I was interested in a post by Cecil Murphy over on the 1in6 website, and as I was reading it, I was saddened by the first paragraph.
Recently, I read an in-progress master’s thesis on male sexual abuse. The writer’s research said that most men don’t deal with their abuse until they’re middle-aged—late 30s to early 50s. She provided no rationale, only the figures. Maybe that’s well-known in therapeutic practice, but it was new to me.
It made Cecil think about his own experience, which really matched that research.
Every man needs someone to trust—implicitly—whether it’s a spouse, a friend, or a therapist. He needs that safety to divulge and know he’ll be heard and not rejected.
Maybe that is the answer: Once we’re ready, we can face our pain—even if we feel at times that we can’t suffer any more.

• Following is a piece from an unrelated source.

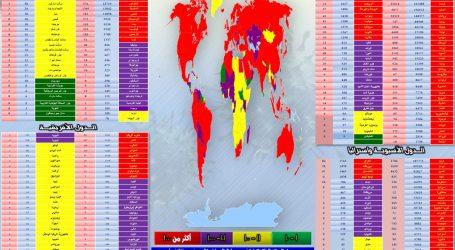متابعة آخر مُستجدات انتشار ( فيروس كورونا ) في مختلف دول العالم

I didn’t wait until my late thirties to start to deal with my abuse, though it was definitely a long struggle through my late twenties and into my early thirties, so I wasn’t that far off from the norm. I do think that Cecil is on to something though, in terms of needing to feel safe and not alone in order to start down that path. Knowing that there were other people out there who had been sexually abused as children made a huge difference to me, and allowed me to finally acknowledge what had happened to me. But, it was a struggle and I was in my thirties before I really began to come out the other side of that struggle. I’ll never be able to go back and be a college aged kid anymore, I can’t be 25 again, those years are gone, and they were somewhat lost. They were what they were, and while they weren’t horrible, I now know for sure that they weren’t what they could have been. Had I found support and began to heal earlier, then perhaps they could have been a better experience, perhaps I could have done more, or different things instead of living scared and lacking self confidence. I’ll never know.

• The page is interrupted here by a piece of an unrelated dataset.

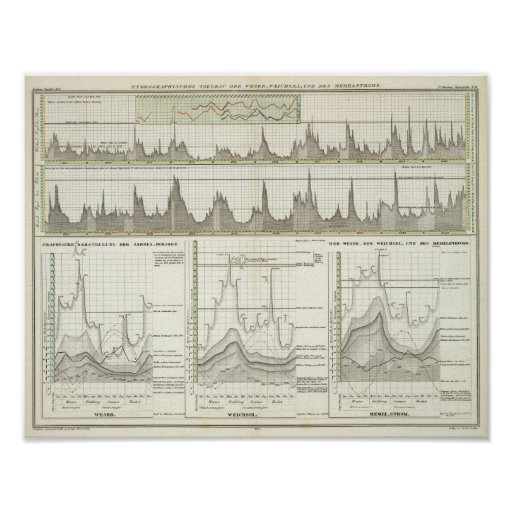 Rivers of Germany Print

That’s why I have always been a strong believer in getting a message out about surviving abuse. I want every survivor to start down that healing path as soon as possible. I want them to know that it is possible and they aren’t alone in doing it. That’s why when an organization like No Longer Silence comes along and specifically tries to reach out to teens and young adults, I am so excited by that and willing to support it. Obviously, research shows that many survivors (men and women) do not really attempt to heal from their abuse until they feel secure about themselves and their place in life, but why should that wait until middle age? Why can’t we do more to offer that support and security to younger survivors? Healing takes time, work, and lots of energy. Why not start that journey today? That’s one less day the effects will be around to haunt you.